Made For More: From Outlaw to In-Law
Before Jesus, you weren’t just an outsider to faith—you were a spiritual
outlaw. No connection to the promises of God. No place in the family. No
future. But in Ephesians 2, Paul makes a bold declaration: Christ didn’t just
save your soul—He broke down every dividing wall and brought you home.
This message dives into Paul’s call to remember who you once were:
Christless, homeless, and hopeless. But then, everything shifts with two
words—“But now.” Not “when you figured it out.” Not “after you cleaned
yourself up.” Just... “but now”—because of Jesus.
We walk through the radical implications of reconciliation through Christ:
– Strangers become family.
– Division is dismantled.
– A new kind of humanity is born.
Paul gives us three metaphors for our new identity in Christ:
• Citizens of God’s kingdom—no longer spiritual refugees.

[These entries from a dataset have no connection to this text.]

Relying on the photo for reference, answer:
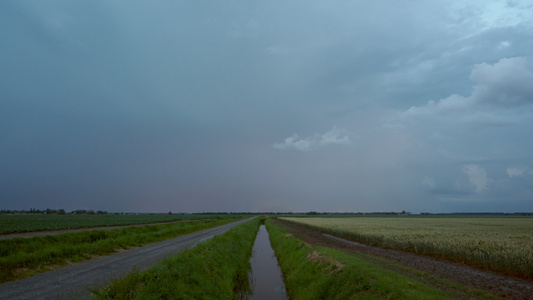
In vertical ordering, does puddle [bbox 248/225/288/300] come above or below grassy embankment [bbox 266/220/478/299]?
below

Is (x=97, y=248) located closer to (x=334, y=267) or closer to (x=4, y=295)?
(x=4, y=295)

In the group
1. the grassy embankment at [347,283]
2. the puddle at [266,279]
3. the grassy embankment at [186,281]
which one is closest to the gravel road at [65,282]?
the grassy embankment at [186,281]

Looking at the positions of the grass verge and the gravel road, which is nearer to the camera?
the grass verge

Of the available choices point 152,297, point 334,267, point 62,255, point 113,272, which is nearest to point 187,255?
point 113,272

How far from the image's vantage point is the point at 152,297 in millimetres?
10039

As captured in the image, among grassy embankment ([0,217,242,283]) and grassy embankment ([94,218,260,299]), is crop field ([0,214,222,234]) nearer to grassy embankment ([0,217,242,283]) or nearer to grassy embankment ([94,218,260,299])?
grassy embankment ([0,217,242,283])

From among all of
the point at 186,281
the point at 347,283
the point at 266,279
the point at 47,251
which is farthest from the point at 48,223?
the point at 347,283

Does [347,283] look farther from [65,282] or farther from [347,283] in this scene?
[65,282]

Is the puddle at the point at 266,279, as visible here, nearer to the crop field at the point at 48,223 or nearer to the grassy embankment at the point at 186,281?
the grassy embankment at the point at 186,281

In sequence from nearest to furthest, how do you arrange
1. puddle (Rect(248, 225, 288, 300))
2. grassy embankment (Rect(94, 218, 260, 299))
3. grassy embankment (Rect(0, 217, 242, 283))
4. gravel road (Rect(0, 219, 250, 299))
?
grassy embankment (Rect(94, 218, 260, 299))
gravel road (Rect(0, 219, 250, 299))
puddle (Rect(248, 225, 288, 300))
grassy embankment (Rect(0, 217, 242, 283))

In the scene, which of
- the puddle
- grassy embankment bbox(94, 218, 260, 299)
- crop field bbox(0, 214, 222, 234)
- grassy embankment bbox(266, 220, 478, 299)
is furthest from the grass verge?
crop field bbox(0, 214, 222, 234)

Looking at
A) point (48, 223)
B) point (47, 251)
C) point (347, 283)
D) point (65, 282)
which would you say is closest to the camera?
point (347, 283)

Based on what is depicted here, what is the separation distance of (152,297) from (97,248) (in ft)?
55.7

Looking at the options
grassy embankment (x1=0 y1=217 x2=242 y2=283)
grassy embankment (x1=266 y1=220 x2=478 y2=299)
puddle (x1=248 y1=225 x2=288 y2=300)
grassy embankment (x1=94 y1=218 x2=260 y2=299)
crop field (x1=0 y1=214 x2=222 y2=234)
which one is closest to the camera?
grassy embankment (x1=266 y1=220 x2=478 y2=299)
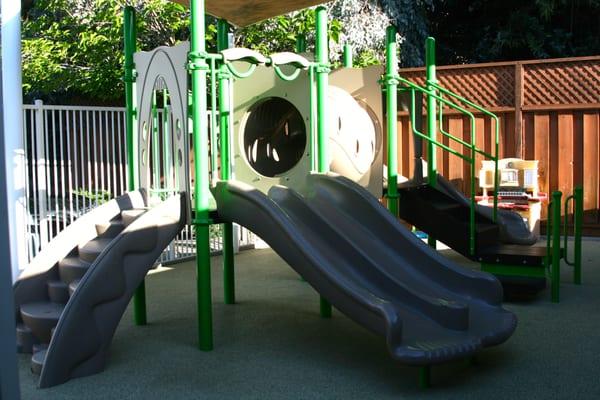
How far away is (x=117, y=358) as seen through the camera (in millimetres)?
4676

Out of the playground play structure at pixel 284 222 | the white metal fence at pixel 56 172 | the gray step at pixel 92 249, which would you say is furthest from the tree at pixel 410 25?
the gray step at pixel 92 249

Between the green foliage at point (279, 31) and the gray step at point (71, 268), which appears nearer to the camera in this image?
the gray step at point (71, 268)

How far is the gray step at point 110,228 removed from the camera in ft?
17.8

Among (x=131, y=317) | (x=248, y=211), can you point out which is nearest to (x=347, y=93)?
(x=248, y=211)

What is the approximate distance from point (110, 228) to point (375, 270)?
6.92ft

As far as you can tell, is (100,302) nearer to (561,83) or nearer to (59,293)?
(59,293)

• Family members in God’s household—not just invited, but
embraced.
• Stones in God’s temple—not spectators in the faith, but living parts
of what God is building.
Walls that once kept us out—cultural, religious, social—were torn down
through the body of Christ. The very people who were once excluded now
form the very structure of God’s dwelling place.
This isn’t just a message about individual salvation. It’s a declaration that
the gospel redefines identity, tears down division, and builds something
entirely new: one body, one people, one home.